> _Problem to solve_: Copy out, word for word, the full passage below on filling board vacancies and newly created directorships.

> _Excerpted text_:
_ _ _ _ _

5.4Vacancies and Newly Created Directorships.  Subject to the rights granted to the holders of any one or more series of Preferred Stock then outstanding or the rights granted pursuant to the Stockholders Agreement, expected to be dated as of October 6, 2014, by and among the Corporation and certain affiliates of Blackstone (as the same may be amended, supplemented, restated or otherwise modified from time to time, the “Stockholders Agreement”), any newly created directorship on the Board that results from an increase in the number of directors and any vacancy occurring in the Board (whether by death, resignation, retirement, disqualification, removal or other cause) shall be filled by the affirmative vote of a majority of the directors then in office, although less than a quorum, by a sole remaining director or by the stockholders; provided, however, that at any time when Blackstone beneficially owns, in the aggregate, less than 30% in voting power of the stock of the Corporation entitled to vote generally in the election of directors, any newly created directorship on the Board that results from an increase in the number of directors and any vacancy occurring in the Board shall be filled only by the affirmative vote of a majority of the directors then in office, although less than a quorum, or by a sole remaining director (and not by the stockholders). Any director elected to fill a vacancy or newly created directorship shall hold office until the next election of the class for which such director shall have been chosen and until his or her successor shall be elected and qualified, or until his or her earlier death, resignation, retirement, disqualification or removal.

_ _ _ _ _

> _Supplied records_:

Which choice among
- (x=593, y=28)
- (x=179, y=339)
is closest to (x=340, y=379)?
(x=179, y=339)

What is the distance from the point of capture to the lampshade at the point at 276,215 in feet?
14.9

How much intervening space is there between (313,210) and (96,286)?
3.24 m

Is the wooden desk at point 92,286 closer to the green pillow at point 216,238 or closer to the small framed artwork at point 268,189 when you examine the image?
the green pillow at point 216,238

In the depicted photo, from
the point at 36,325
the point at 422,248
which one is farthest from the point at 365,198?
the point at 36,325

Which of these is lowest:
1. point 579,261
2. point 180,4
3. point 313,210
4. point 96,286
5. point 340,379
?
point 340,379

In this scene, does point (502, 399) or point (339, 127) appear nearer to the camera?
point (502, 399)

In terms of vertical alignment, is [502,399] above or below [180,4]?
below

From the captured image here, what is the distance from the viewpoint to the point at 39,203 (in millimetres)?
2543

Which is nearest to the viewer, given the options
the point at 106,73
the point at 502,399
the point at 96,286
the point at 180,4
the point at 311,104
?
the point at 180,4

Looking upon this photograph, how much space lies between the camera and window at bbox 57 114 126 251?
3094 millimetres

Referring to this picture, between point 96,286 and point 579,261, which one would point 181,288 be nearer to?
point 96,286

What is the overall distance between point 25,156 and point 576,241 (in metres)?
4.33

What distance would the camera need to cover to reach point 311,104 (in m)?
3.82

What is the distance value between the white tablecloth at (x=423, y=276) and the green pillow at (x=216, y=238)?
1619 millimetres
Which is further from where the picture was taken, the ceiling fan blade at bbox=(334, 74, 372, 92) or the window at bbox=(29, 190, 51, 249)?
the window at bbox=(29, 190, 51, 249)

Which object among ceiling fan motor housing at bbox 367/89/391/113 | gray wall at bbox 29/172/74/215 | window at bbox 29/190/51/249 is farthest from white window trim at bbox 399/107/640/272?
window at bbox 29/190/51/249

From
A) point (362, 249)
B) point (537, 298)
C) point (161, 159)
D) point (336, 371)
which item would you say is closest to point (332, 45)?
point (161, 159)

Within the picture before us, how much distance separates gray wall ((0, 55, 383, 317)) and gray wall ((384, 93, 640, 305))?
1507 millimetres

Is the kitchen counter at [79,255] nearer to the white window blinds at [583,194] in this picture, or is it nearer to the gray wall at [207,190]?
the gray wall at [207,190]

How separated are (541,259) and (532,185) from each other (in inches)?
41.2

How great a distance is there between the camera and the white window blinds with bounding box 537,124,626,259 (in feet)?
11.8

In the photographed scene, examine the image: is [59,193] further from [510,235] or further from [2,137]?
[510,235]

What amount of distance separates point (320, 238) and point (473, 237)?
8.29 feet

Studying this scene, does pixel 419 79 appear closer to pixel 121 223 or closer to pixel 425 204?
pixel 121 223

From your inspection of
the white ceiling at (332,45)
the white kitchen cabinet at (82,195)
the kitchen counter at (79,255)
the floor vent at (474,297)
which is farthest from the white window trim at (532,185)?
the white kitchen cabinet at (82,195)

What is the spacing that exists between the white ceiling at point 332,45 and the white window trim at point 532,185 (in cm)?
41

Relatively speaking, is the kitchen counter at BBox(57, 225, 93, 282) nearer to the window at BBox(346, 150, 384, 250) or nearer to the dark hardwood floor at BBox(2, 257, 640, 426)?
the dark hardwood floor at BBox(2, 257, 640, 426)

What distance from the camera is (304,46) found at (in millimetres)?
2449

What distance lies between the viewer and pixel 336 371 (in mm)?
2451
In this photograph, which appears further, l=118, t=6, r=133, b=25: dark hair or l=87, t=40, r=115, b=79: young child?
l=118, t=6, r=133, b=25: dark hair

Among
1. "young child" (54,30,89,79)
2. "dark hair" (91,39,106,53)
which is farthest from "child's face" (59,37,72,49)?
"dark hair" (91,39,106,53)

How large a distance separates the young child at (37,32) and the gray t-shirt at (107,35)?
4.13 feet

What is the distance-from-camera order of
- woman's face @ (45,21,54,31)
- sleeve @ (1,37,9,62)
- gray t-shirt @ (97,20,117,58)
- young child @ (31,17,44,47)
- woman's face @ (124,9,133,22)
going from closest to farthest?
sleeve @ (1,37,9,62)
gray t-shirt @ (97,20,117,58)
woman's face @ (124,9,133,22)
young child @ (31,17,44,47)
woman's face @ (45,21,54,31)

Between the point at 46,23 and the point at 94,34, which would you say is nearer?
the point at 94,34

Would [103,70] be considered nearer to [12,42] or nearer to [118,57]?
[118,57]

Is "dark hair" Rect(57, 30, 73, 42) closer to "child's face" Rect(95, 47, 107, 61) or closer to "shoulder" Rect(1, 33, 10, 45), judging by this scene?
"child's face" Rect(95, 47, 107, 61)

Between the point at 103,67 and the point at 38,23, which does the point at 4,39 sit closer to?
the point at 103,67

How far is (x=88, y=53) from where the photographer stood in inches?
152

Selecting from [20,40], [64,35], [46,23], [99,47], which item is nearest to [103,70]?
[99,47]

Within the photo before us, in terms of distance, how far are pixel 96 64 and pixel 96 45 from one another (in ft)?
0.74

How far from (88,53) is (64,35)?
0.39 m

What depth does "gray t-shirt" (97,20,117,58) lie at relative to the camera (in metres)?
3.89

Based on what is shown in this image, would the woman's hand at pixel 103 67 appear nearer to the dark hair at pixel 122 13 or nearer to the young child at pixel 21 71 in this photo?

_ _ _ _ _

> _Right answer_:
5.4Vacancies and Newly Created Directorships.  Subject to the rights granted to the holders of any one or more series of Preferred Stock then outstanding or the rights granted pursuant to the Stockholders Agreement, expected to be dated as of October 6, 2014, by and among the Corporation and certain affiliates of Blackstone (as the same may be amended, supplemented, restated or otherwise modified from time to time, the “Stockholders Agreement”), any newly created directorship on the Board that results from an increase in the number of directors and any vacancy occurring in the Board (whether by death, resignation, retirement, disqualification, removal or other cause) shall be filled by the affirmative vote of a majority of the directors then in office, although less than a quorum, by a sole remaining director or by the stockholders; provided, however, that at any time when Blackstone beneficially owns, in the aggregate, less than 30% in voting power of the stock of the Corporation entitled to vote generally in the election of directors, any newly created directorship on the Board that results from an increase in the number of directors and any vacancy occurring in the Board shall be filled only by the affirmative vote of a majority of the directors then in office, although less than a quorum, or by a sole remaining director (and not by the stockholders). Any director elected to fill a vacancy or newly created directorship shall hold office until the next election of the class for which such director shall have been chosen and until his or her successor shall be elected and qualified, or until his or her earlier death, resignation, retirement, disqualification or removal.